* **Given problem**:
Can you rewrite the lines from the one containing "How distanced is" through the one containing "1.31 metres", inclusive, replacing "mossy ground cover" with "mossy undergrowth" and leaving everything else unchanged?

● ● ● ●

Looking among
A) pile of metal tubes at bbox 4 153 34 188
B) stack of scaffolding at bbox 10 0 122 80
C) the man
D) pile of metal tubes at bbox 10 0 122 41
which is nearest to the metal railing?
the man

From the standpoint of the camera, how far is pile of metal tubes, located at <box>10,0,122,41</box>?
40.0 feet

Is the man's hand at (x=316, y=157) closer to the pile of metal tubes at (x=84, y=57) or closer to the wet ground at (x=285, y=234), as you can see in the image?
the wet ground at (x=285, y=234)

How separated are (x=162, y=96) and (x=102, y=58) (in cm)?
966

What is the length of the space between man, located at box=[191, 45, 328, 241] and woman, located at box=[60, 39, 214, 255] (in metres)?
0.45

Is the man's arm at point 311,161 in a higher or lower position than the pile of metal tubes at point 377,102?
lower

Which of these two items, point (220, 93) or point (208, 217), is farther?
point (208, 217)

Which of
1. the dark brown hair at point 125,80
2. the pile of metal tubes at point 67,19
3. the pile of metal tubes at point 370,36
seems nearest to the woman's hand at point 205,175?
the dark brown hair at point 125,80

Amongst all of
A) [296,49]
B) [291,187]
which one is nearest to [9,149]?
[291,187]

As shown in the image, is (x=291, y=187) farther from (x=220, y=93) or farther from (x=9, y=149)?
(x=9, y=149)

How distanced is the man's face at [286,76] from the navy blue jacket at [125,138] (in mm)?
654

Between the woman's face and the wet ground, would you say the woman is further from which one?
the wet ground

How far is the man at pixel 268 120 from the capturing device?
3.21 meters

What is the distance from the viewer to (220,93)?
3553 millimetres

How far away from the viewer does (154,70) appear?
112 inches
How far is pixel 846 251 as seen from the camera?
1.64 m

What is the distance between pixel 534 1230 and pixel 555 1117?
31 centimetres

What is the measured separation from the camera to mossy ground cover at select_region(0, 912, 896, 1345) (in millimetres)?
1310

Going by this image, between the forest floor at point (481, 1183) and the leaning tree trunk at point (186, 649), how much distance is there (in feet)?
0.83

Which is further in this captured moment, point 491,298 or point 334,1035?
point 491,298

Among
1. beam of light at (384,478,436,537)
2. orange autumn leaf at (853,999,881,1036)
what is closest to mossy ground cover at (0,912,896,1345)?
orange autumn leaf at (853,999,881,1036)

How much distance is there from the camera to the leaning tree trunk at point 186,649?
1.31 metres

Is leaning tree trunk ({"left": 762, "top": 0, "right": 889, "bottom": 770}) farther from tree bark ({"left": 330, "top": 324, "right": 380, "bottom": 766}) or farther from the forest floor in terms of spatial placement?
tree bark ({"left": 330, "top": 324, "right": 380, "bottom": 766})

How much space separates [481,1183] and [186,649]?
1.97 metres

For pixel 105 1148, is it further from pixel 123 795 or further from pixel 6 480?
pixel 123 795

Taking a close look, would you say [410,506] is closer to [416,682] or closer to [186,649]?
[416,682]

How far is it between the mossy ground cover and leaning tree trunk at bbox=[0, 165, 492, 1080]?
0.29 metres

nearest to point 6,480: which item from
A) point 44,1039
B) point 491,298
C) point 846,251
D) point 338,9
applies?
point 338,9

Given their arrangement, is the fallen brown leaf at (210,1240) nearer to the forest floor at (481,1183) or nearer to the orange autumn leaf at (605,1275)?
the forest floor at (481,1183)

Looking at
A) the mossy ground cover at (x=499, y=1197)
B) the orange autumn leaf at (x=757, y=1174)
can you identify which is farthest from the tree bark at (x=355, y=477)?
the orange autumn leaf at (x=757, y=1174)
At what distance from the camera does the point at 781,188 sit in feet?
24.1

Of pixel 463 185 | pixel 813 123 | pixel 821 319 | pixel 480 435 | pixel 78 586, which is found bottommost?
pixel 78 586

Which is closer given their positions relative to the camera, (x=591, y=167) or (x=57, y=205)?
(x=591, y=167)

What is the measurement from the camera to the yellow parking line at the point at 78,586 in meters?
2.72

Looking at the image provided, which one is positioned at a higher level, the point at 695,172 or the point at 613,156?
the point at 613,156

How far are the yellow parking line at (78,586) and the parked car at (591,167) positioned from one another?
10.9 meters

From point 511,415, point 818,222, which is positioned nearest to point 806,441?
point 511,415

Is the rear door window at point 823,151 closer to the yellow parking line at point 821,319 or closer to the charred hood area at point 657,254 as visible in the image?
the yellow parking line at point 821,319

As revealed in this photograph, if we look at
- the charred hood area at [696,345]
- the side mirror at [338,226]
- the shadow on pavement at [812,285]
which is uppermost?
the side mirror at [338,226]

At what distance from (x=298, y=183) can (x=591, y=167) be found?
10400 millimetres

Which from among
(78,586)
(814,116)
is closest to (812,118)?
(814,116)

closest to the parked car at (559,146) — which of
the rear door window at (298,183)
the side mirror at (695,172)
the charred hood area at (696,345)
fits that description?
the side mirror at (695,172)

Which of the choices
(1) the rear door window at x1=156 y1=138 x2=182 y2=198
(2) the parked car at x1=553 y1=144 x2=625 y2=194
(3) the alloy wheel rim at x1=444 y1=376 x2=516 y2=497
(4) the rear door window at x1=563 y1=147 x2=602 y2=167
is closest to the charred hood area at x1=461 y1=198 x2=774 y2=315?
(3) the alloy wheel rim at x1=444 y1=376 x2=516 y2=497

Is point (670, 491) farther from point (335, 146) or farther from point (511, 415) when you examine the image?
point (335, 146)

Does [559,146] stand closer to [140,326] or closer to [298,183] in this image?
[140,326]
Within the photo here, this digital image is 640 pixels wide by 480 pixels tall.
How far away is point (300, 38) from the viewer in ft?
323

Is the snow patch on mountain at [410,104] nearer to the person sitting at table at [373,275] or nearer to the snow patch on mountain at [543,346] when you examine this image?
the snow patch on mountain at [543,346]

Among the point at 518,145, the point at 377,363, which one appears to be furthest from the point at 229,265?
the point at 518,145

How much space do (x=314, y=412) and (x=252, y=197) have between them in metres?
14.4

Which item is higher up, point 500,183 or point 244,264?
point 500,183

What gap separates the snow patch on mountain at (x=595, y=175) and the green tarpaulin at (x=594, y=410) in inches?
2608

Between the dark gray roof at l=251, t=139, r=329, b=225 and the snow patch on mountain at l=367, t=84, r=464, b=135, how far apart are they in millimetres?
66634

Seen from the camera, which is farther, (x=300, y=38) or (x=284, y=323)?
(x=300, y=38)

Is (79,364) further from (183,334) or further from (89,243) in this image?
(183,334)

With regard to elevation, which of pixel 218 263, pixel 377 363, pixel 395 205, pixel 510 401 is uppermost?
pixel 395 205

● ● ● ●

* **Response to this task**:
How distanced is the man's face at [286,76] from the navy blue jacket at [125,138] (in mm)?
654

Between the woman's face and the wet ground, would you say the woman is further from which one?
the wet ground

How far is the man at pixel 268 120 from the capturing device?
3.21 meters

What is the distance from the viewer to (220,93)?
3553 millimetres

How far away from the viewer does (154,70) appear?
112 inches
How far is pixel 846 251 as seen from the camera?
1.64 m

What is the distance between pixel 534 1230 and pixel 555 1117?
31 centimetres

What is the measured separation from the camera to mossy undergrowth at select_region(0, 912, 896, 1345) (in millimetres)?
1310

Going by this image, between the forest floor at point (481, 1183) and the leaning tree trunk at point (186, 649), how much distance is there (in feet)?
0.83

Which is further in this captured moment, point 491,298 or point 334,1035?
point 491,298

Among
1. beam of light at (384,478,436,537)
2. orange autumn leaf at (853,999,881,1036)
what is closest to mossy undergrowth at (0,912,896,1345)?
orange autumn leaf at (853,999,881,1036)

How much distance is there from the camera to the leaning tree trunk at point 186,649?
1.31 metres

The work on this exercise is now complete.